Purdue STAT350
STAT 350: Dataset Description
The dataset combines demographic, crime, and education data at the county-level in the United States. It can be used to study the interrelationships between location in the US, demographics, education, and crime. Most -- but not all -- states are included, as well as D.C. Note that this data was formed as a random sample of US data, so it does not include every county.

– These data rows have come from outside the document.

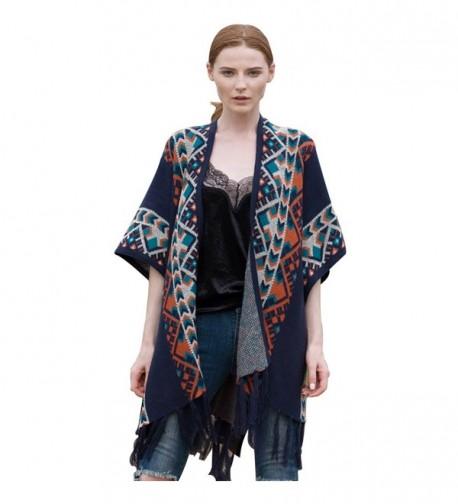 BELLA PHILOSOPHY Women's Tribal Ethnic Knitting Cardigan Sweater Warm shawl Streetwear Poncho Cape - Navy Blue - CA185N7H3TH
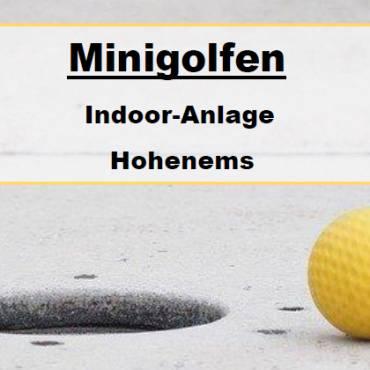Ankündigung OJA: Indoor-Minigolfen
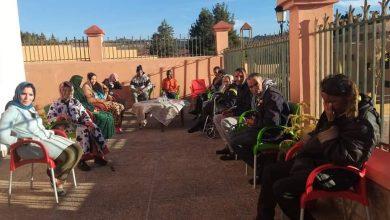 صورة أزيلال …المركز الاجتماعي للأشخاص بدون ماوى ، ملاذ للأشخاص المهمشين، وفرصة   سانحة لإدماجهم  بشكل أفضل في المجتمع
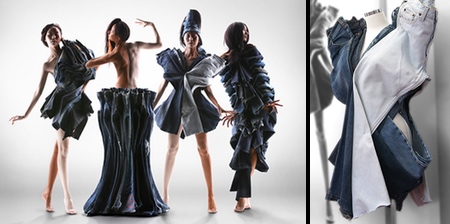 Dresses Made of Jeans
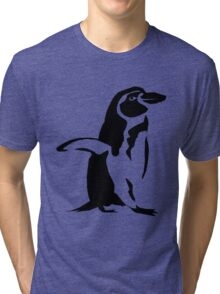 Pengu 4 Tri-blend T-Shirt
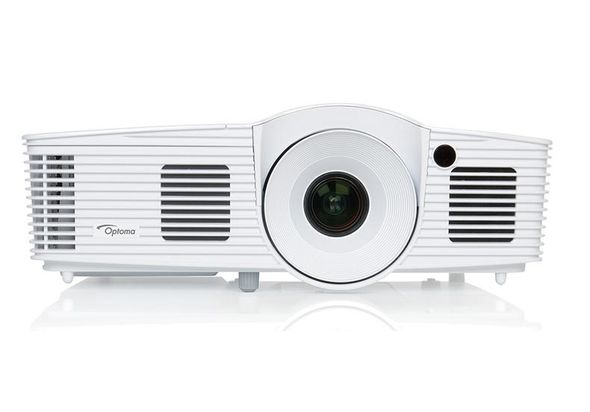 Optoma HD26 DLP 1080p Full HD Home Entertainment Projector
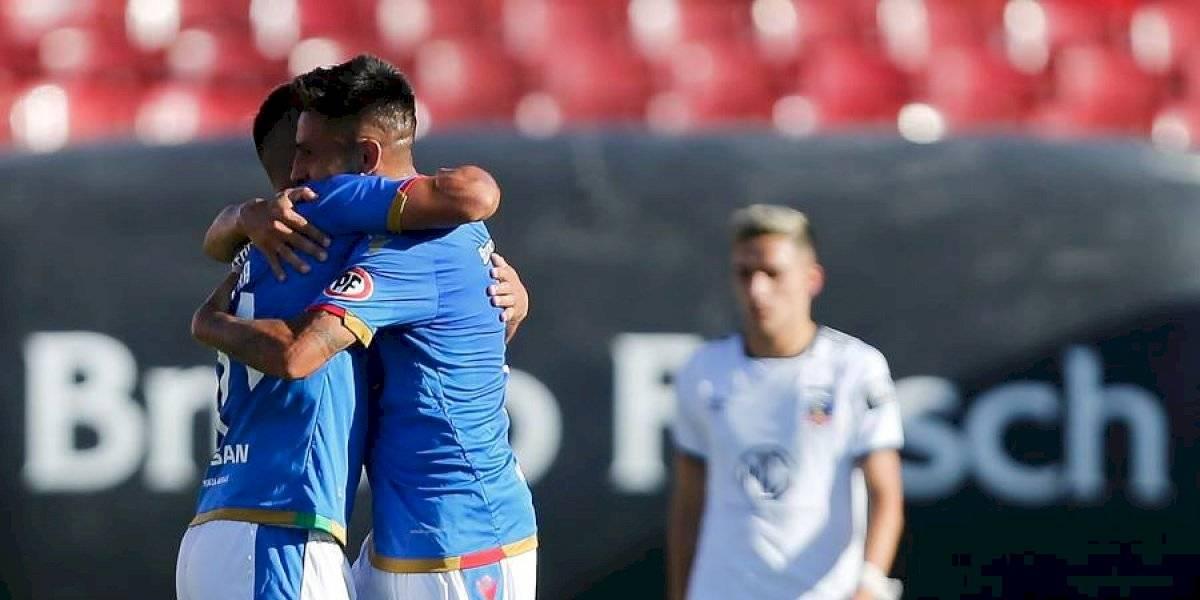 La reacción no alcanza: tras un pálido primer tiempo, Colo Colo pierde 2-1 ante Audax Italiano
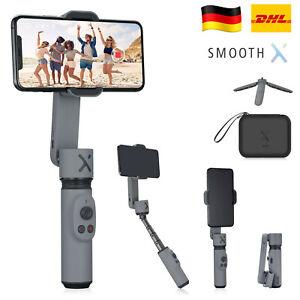 Zhiyun Smooth X Smartphone iPhone Gimbal Stabilisator mit Stativ und Tasche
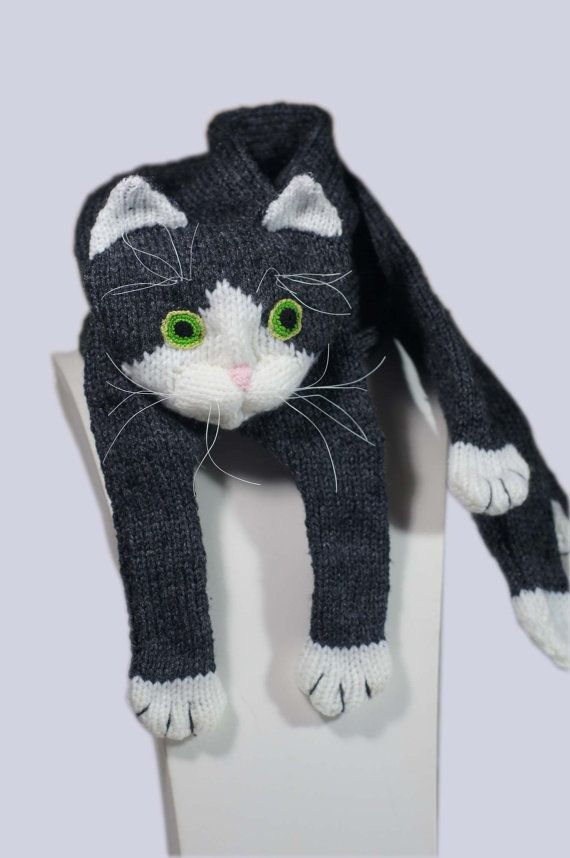 Tuxedo Cat Knitting Scarf Pattern PDF File Instant Download Animal Knitting Toys Scarf Gift Idea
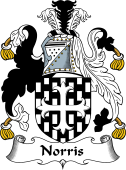 English Coat of Arms for Norris or Norreys II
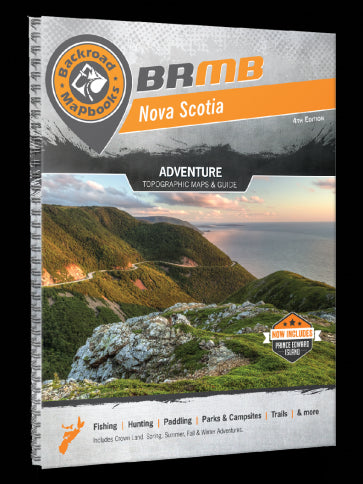 Nova Scotia Backroad Mapbook 4e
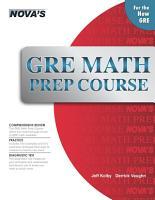 GRE Math Prep Course PDF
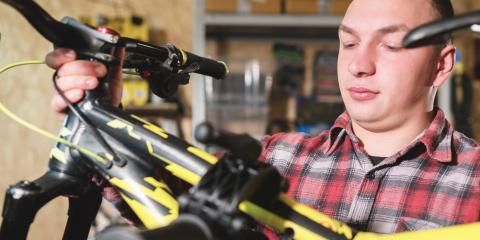 4 Ways to Prepare a Bicycle for Shipping, High Point, North Carolina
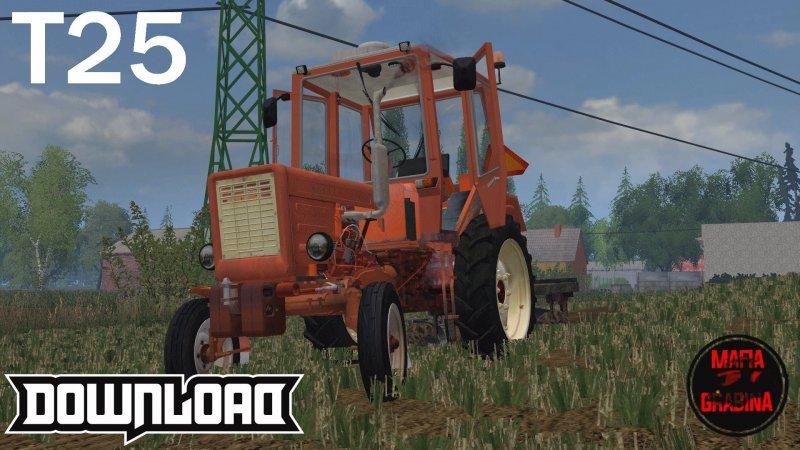 Vladimirec T25 LS15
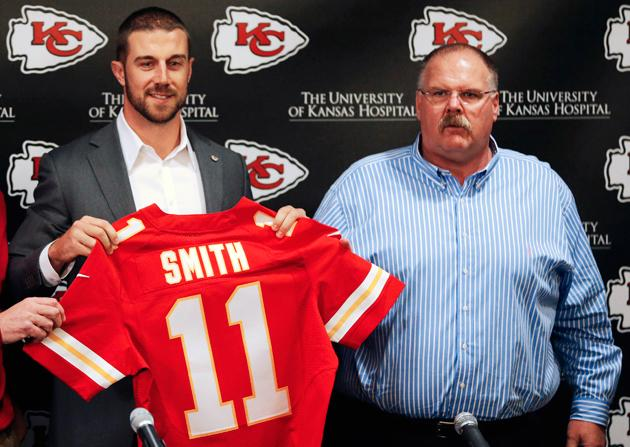 andy reid wife. in 2012, smith threw the ball 21 or more yards downfield 17 times 218 total attempts. he completed eight of those passes for 273 yards, three touchdowns, andy reid wife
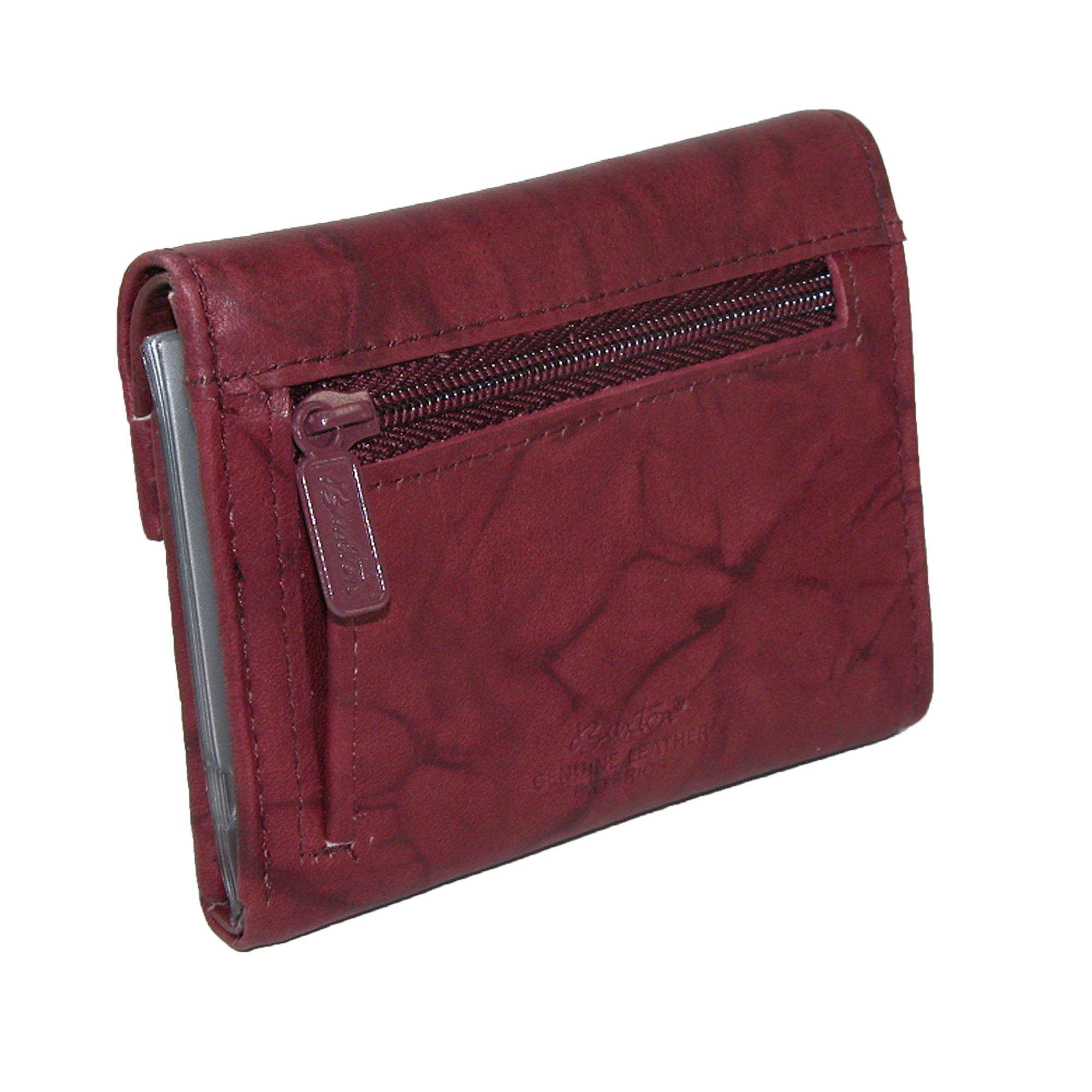 New Buxton Women s Leather Mini Trifold Wallet with Floral Emboss  167eba87f5707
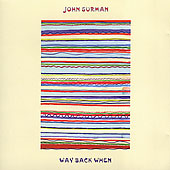John Surman: Way Back When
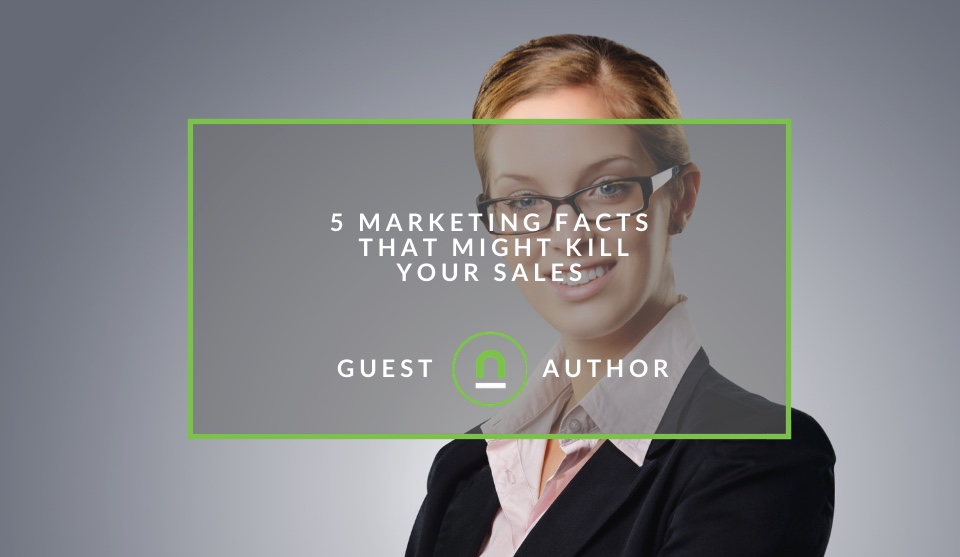 marketing mistakes that reduce sales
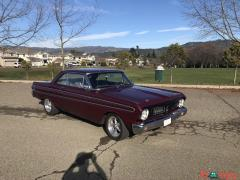 1964 Ford Falcon Sprint 351-Powered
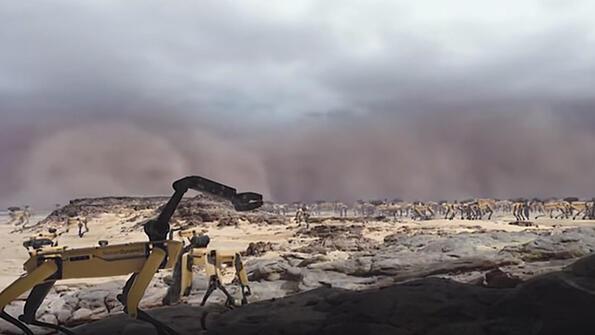 Роботите цербери на Boston Dynamics бягат от пясъчна буря!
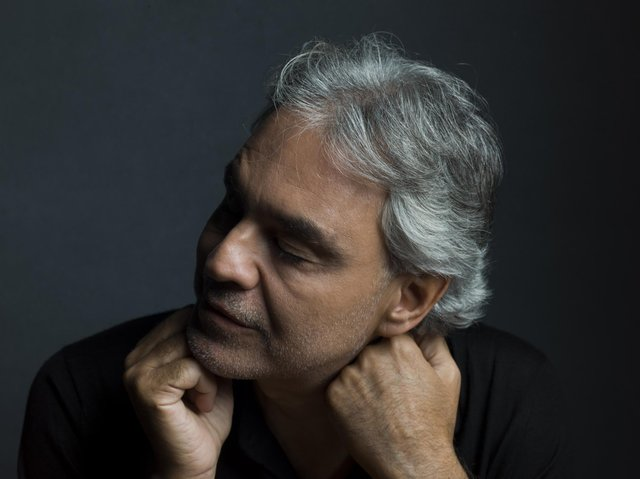 Andrea Bocelli will give a special performance on Easter Sunday.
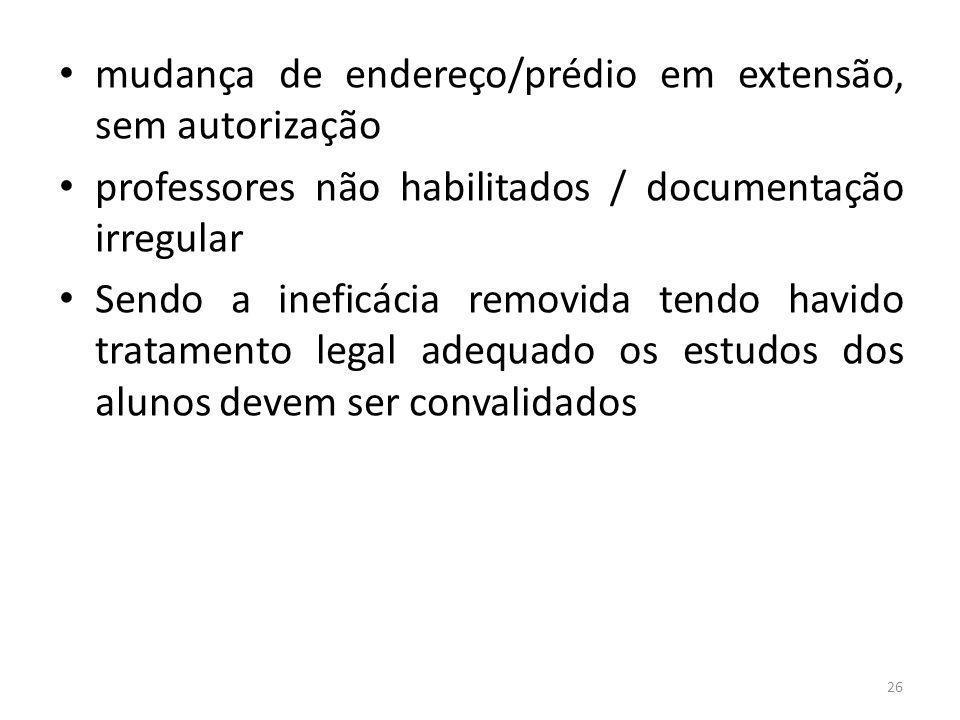 mudança de endereço/prédio em extensão, sem autorização professores não habilitados / documentação irregular Sendo a ineficácia removida tendo havido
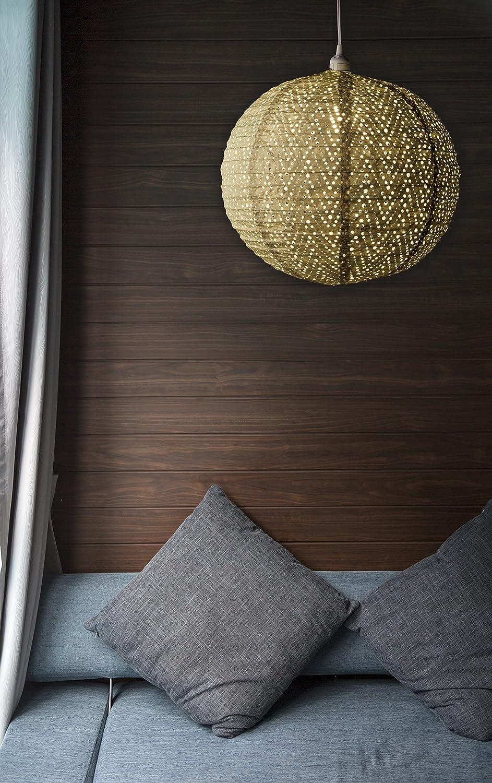 120V 32021 18/″ Indoor//Outdoor Tyvek Pendant Lamp Allsop Home /& Garden Soji Stella Nova Chevron Pearl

Variable Name | Dataset Column | Description |
State | Data contains 47 states plus D.C. | |
Region | Region the state belongs to: South (SO), Northeast (NE), North Central (NC), and West (WE), per U.S. Department of Commerce. | |
CountyIndex | Gives a number to each county in a state. The values run from 1 to the number of counties in that state included in the data, for each state. It has no particular meaning, but allows one to communicate their results. For example: “County x in Indiana constitutes an outlier” | |
UrbanIndicator | Indicates whether a county is urban or not. If the value is 1, the county is urban, if the value is 0, then the county is rural. | |
Population | Population living in county. | |
LandArea | Land area of county, in square miles. | |
PopulationDensity | Population per land area. | |
PercentMaleDivorce | Percentage of males who are divorced | |
PercentFemaleDivorce | Percentage of females who are divorced | |
MedianIncome | 10 | Median household income of county at time of data collection, in dollars. Measured on an integer scale. |
IncomeCategory | 11 | Variable indicating whether Median county income in dollars is in the range [12701, 25400], [25401, 38100], [38101,50800], or [50800, ). These categories capture all the data because Median Income is recorded as an integer (for example: we are not missing 25400.5). |
PercentCollegeGraduates | 12 | Percentage of people 25 and over who have graduated from college. |
MedianHouseAge | 13 | Median age of housing units. |
RobberiesPerPopulation | 14 | Number of robberies out of 100,000 people. |
AssaultsPerPopulation | 15 | Number of assaults out of 100,000 people. |
BurglariesPerPopulation | 16 | Number of burglaries out of 100,000 people. |
LarceniesPerPopulation | 17 | Number of larcenies out of 100,000 people. |
EducationSpending | 18 | Average amount spent on each pupil in the county, in dollars. |
EducationSpendingP2 | 19 | Average amount spent on each pupil in the county, measured at a later time than EducationSpending (P2 for period 2). |
TestScore | 20 | Average Test Score (participation adjusted) for a college admission exam. |
Disclaimer: the original datasets were modified to suit the purposes of STAT 350. Take the results of analysis this semester with a grain of salt.